In other words, yes a coach has to recruit … to fit what he needs, not the hype machine.

Hopeful Outlook

So with that, it’s another new beginning for Virginia, who welcomes its third coach of the decade to town. Will Bennett be the answer to a growing sense of basketball irrelevance in Hooville? Can he produce winning teams in the unforgiving ACC? Keep in mind winning league records have eluded the program for most of the last 15 years with only four finishes above .500 in that time span – 12-4 under Jeff Jones in 1994-95, 9-7 in 1999-2000 and 2000-01 under Pete Gillen, and 11-5 under Dave Leitao in 2006-07.

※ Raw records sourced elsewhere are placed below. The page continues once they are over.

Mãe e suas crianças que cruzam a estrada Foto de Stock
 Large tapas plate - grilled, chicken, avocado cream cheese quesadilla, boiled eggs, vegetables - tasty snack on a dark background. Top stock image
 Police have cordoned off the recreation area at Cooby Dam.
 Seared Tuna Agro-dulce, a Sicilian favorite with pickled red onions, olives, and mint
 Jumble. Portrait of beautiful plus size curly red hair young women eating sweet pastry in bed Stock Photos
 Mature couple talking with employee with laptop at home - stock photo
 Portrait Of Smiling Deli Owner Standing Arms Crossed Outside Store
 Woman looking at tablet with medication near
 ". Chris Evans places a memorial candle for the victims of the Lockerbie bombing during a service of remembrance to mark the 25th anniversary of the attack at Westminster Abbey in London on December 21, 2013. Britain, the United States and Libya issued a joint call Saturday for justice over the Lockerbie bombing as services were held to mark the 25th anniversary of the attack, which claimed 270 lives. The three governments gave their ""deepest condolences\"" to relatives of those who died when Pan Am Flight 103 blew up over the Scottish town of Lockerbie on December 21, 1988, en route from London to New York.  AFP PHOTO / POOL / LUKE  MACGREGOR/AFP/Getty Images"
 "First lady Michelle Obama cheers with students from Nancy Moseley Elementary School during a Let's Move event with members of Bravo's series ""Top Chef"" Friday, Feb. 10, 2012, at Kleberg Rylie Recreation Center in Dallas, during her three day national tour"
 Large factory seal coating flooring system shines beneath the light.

In other words, competing in the ACC with the likes of Roy Williams, Mike Krzyzewski, Gary Williams, and so on isn’t easy, particularly when many ACC programs are landing the highly rated recruits on a regular basis. If there’s one thing Boston College’s Al Skinner has taught us, however, is that it is doable. Skinner’s BC teams have made the NCAA Tournament seven of the last nine years; since joining the ACC in 2005, the Eagles have won 20+ games and made the Big Dance three out of four years. Like Pitt, Boston College does it with a system.

Certainly, the Cavaliers are looking for similar success with a similar approach. In other words, as a message board poster stated earlier today, the Hoos went with the all steak and no sizzle hire. Here’s hoping it works. I believe it will.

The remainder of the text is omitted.